YOUR GOAL | Please give the lines of the material from the one containing "Is point 259,243" through the last line, inclusive, as a JSON list of strings with one string per line and blank lines left out.
** Begin DATA **
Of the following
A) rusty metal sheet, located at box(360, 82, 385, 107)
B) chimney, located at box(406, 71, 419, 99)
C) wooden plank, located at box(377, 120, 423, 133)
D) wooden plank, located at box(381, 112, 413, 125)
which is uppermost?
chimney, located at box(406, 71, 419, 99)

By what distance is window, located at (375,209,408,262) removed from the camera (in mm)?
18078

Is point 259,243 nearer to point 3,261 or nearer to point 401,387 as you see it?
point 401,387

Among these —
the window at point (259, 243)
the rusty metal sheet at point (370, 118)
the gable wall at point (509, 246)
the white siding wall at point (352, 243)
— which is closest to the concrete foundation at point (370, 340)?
** End DATA **
IN RESPONSE |
[
  "Is point 259,243 nearer to point 3,261 or nearer to point 401,387 as you see it?",
  "point 401,387",
  "Among these —",
  "the window at point (259, 243)",
  "the rusty metal sheet at point (370, 118)",
  "the gable wall at point (509, 246)",
  "the white siding wall at point (352, 243)",
  "— which is closest to the concrete foundation at point (370, 340)?"
]